Accordingly, the undersigned will recommend that the Motion to Dismiss be granted as to Plaintiff's claim for intentional infliction of emotional distress.
V. Recommendation
For the reasons set forth herein, the undersigned respectfully RECOMMENDS that Defendant's Motion to Dismiss (Doc. 10) be GRANTED IN PART AND DENIED IN PART as follows:
1. That the Motion to Dismiss be DENIED AS MOOT with respect to any claim for a violation of Title VII.
2. That the Motion to Dismiss be DENIED AS MOOT with respect to Plaintiff's claim of wrongful discharge in violation of public policy.
3. That the Motion to Dismiss be GRANTED with respect to Plaintiff's claim of intentional infliction of emotional distress, and that this claim be DISMISSED.
In the event these recommendations are adopted, the case would proceed on Plaintiff's claim for violation of the ADA and her claim for wrongful discharge in violation of public policy.
Time for Objections
The parties are hereby advised that, pursuant to Title 28, United States Code, Section 636, and Federal Rule of Civil Procedure 72(b)(2), written objections to the findings of fact, conclusions of law, and recommendation contained herein must be filed within fourteen (14) days of service of same.
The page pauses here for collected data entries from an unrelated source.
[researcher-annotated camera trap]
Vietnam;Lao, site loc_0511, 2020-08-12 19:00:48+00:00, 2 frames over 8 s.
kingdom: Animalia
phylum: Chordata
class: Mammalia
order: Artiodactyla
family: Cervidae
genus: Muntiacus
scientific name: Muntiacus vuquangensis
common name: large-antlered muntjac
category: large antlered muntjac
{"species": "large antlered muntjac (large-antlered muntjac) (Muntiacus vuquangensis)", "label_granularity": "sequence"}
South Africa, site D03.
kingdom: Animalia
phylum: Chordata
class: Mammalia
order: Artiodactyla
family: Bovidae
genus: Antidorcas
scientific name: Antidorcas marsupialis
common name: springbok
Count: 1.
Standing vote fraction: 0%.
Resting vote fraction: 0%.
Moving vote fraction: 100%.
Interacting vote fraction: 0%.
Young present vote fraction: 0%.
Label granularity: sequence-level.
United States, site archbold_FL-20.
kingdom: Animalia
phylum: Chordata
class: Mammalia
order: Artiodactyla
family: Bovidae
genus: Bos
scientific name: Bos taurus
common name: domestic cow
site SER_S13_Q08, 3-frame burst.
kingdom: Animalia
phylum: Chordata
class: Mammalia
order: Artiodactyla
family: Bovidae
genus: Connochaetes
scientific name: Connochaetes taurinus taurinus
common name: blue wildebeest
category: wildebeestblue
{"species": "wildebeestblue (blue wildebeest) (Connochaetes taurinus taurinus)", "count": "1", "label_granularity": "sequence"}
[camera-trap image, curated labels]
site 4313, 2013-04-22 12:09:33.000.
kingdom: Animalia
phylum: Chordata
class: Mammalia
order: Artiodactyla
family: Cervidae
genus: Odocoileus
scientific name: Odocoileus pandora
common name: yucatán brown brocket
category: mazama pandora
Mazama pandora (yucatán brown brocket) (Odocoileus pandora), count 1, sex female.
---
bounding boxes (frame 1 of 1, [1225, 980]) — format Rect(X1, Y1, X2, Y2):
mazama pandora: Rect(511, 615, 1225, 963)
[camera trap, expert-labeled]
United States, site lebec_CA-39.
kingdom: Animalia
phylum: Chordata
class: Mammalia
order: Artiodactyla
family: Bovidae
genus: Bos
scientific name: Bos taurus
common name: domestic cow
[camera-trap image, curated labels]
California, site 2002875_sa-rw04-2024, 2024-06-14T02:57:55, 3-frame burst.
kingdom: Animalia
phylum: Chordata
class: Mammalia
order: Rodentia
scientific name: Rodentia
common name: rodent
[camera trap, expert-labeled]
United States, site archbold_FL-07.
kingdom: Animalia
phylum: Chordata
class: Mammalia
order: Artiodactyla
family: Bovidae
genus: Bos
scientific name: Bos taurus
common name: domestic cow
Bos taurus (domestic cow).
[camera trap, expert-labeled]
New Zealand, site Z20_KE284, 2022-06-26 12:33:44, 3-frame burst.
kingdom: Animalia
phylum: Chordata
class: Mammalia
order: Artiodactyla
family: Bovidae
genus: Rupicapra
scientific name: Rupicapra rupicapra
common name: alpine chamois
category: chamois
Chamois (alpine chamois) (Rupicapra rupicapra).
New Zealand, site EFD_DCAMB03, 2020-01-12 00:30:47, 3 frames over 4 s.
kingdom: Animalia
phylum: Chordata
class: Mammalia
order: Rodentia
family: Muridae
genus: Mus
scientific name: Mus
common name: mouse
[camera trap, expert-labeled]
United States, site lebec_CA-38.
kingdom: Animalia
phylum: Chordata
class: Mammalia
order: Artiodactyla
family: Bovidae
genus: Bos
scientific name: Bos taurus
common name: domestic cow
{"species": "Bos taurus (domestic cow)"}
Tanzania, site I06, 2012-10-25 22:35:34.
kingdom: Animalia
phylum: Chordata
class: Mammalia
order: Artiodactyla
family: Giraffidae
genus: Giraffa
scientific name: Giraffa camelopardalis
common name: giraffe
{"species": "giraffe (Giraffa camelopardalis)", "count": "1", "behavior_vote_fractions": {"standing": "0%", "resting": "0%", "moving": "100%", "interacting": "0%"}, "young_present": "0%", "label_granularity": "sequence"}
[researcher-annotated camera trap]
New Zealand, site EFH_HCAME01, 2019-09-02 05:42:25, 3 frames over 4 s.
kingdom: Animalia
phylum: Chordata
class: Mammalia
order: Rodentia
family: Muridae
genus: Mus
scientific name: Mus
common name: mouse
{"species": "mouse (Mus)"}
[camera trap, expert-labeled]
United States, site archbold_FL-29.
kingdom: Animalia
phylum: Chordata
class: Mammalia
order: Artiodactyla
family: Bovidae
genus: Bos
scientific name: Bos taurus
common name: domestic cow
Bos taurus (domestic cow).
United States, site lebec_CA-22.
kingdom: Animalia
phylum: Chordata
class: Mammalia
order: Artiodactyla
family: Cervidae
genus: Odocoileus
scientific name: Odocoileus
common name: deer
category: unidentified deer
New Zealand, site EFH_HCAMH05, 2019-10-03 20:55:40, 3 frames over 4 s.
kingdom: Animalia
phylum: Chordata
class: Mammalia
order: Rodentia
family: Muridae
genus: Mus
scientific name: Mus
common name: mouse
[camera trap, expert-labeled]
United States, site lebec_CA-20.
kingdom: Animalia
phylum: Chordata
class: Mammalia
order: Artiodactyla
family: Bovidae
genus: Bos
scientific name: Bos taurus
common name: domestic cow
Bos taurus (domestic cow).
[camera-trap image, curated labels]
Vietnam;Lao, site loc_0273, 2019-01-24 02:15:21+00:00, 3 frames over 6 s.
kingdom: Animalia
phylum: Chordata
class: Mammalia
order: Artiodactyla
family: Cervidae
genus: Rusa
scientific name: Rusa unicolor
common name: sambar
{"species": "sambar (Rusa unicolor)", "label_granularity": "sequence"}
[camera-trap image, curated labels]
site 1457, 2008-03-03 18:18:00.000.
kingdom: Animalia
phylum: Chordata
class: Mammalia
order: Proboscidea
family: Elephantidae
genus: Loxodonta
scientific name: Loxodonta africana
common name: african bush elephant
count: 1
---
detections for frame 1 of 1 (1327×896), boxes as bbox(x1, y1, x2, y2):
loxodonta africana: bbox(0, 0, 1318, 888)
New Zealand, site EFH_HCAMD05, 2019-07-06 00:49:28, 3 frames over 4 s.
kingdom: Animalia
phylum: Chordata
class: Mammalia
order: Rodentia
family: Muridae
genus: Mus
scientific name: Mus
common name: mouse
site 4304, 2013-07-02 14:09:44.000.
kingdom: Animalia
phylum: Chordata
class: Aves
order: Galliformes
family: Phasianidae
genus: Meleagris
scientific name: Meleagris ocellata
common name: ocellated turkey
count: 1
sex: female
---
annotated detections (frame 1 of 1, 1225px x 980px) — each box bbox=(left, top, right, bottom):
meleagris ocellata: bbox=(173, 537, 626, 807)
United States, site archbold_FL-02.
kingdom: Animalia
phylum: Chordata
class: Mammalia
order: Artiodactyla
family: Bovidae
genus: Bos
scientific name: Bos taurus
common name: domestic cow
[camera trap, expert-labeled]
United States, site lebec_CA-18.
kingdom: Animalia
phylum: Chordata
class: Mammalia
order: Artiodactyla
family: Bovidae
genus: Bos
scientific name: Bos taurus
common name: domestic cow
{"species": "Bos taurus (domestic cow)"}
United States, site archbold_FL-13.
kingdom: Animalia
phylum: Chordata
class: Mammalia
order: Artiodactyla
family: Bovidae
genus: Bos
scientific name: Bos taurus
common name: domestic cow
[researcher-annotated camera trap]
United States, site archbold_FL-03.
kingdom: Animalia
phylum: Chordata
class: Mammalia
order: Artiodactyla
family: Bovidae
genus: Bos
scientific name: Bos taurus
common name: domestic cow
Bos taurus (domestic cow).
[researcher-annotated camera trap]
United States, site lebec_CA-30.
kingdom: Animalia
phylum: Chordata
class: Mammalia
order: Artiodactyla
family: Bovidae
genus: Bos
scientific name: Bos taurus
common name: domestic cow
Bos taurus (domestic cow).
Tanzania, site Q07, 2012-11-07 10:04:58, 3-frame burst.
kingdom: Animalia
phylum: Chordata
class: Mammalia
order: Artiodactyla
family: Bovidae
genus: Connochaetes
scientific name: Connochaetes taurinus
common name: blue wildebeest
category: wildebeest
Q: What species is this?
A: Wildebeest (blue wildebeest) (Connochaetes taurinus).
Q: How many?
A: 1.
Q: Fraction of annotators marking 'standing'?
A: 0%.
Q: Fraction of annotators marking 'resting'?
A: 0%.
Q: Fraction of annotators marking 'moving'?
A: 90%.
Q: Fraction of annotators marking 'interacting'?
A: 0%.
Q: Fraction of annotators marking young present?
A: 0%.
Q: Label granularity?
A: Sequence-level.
Responses to the objections must be filed within fourteen (14) days of service of the objections. Failure to file objections to this Memorandum and Recommendation with the presiding District Judge will preclude the parties from raising such objections on appeal. See Thomas v. Arn, 474 U.S. 140, 140 (1985); United States v. Schronce, 727 F.2d 91, 94 (4th Cir. 1984).